◆ Material for the task:
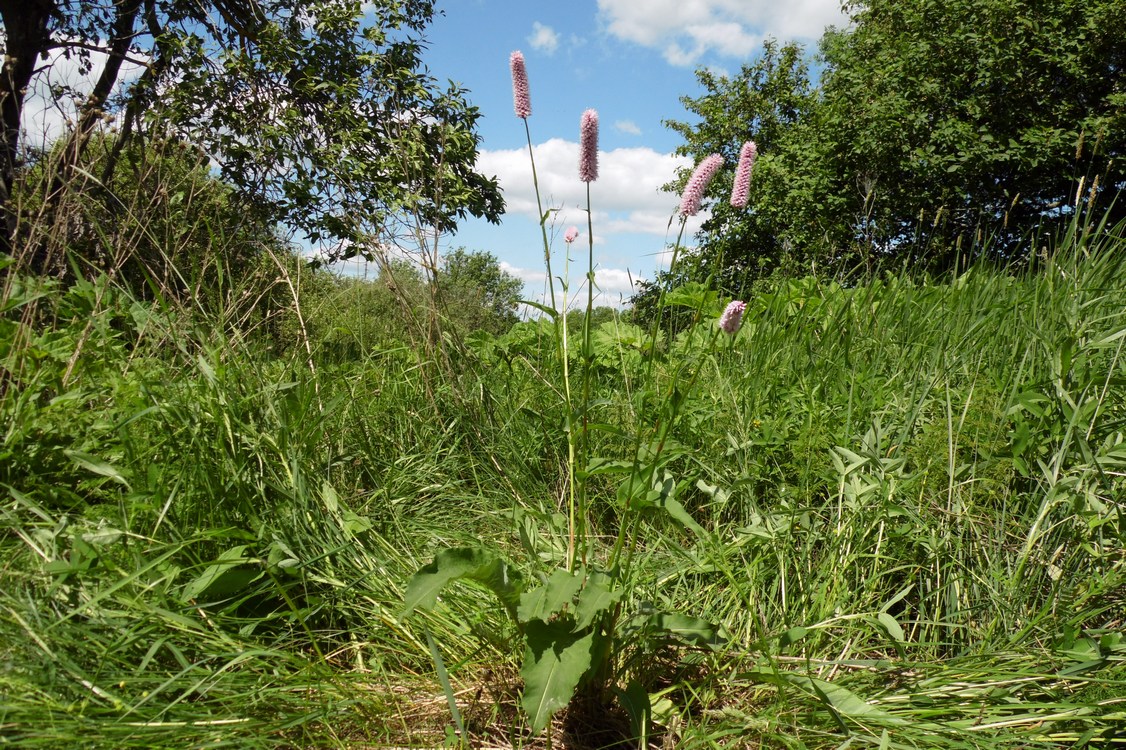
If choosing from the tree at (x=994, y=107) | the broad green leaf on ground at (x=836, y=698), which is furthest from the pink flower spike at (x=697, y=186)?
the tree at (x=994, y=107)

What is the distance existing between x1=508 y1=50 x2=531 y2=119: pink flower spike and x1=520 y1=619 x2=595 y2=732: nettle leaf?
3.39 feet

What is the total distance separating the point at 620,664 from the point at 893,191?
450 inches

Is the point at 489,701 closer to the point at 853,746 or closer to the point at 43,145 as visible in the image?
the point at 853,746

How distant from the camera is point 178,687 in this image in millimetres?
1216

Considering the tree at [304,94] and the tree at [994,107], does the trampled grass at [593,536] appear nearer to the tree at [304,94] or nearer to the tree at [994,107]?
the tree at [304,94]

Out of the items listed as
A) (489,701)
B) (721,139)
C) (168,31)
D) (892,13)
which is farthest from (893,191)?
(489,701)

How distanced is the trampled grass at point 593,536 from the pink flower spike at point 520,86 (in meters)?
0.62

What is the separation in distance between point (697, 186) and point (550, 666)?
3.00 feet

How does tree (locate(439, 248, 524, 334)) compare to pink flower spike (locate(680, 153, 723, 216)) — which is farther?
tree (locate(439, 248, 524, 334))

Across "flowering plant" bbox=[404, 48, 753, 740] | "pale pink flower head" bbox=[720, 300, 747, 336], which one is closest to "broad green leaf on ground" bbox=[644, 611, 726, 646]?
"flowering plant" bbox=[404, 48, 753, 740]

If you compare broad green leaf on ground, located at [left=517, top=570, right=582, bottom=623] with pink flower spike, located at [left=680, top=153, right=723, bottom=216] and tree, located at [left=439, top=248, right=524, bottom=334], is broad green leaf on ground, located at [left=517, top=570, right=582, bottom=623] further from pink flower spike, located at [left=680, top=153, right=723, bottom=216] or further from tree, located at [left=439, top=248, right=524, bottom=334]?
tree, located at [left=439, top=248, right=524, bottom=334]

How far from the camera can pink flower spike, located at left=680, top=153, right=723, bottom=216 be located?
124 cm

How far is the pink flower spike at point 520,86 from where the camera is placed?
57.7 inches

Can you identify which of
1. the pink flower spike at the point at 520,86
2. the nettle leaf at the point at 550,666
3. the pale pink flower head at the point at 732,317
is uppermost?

◆ Exercise objective: Your task is to reproduce all of the material exactly. The pictures stay out.

◆ Solution below:
If choosing from the tree at (x=994, y=107) | the broad green leaf on ground at (x=836, y=698), which is furthest from the pink flower spike at (x=697, y=186)?
the tree at (x=994, y=107)

What is the distance existing between x1=508 y1=50 x2=531 y2=119: pink flower spike and x1=520 y1=619 x2=595 y2=732: nettle leaf?
3.39 feet

What is the total distance separating the point at 620,664 from the point at 893,191?
450 inches

Is the point at 489,701 closer to the point at 853,746 or closer to the point at 43,145 as visible in the image?
the point at 853,746

How distant from the camera is point 178,687 in this image in millimetres?
1216

Considering the tree at [304,94] and the tree at [994,107], does the trampled grass at [593,536] appear nearer to the tree at [304,94] or nearer to the tree at [994,107]?
the tree at [304,94]

Out of the items listed as
A) (489,701)
B) (721,139)
C) (168,31)
D) (892,13)
which is farthest from (893,191)?
(489,701)

How distanced is the trampled grass at point 593,536 from the pink flower spike at point 520,86 (in meters)?
0.62

What is the separation in distance between point (697, 186) and point (550, 666)?
3.00 feet

How does tree (locate(439, 248, 524, 334)) compare to pink flower spike (locate(680, 153, 723, 216)) — which is farther?
tree (locate(439, 248, 524, 334))

Across "flowering plant" bbox=[404, 48, 753, 740] | "pale pink flower head" bbox=[720, 300, 747, 336], which one is closest to "broad green leaf on ground" bbox=[644, 611, 726, 646]?
"flowering plant" bbox=[404, 48, 753, 740]

If you compare broad green leaf on ground, located at [left=517, top=570, right=582, bottom=623] with pink flower spike, located at [left=680, top=153, right=723, bottom=216] and tree, located at [left=439, top=248, right=524, bottom=334], is broad green leaf on ground, located at [left=517, top=570, right=582, bottom=623] further from pink flower spike, located at [left=680, top=153, right=723, bottom=216] or further from tree, located at [left=439, top=248, right=524, bottom=334]?
tree, located at [left=439, top=248, right=524, bottom=334]

How far from the camera can pink flower spike, located at left=680, top=153, right=723, bottom=216 be located?
124 cm

How far is the pink flower spike at point 520,86 from where the camera is placed?
57.7 inches

Can you identify which of
1. the pink flower spike at the point at 520,86
2. the nettle leaf at the point at 550,666
3. the pale pink flower head at the point at 732,317
is uppermost?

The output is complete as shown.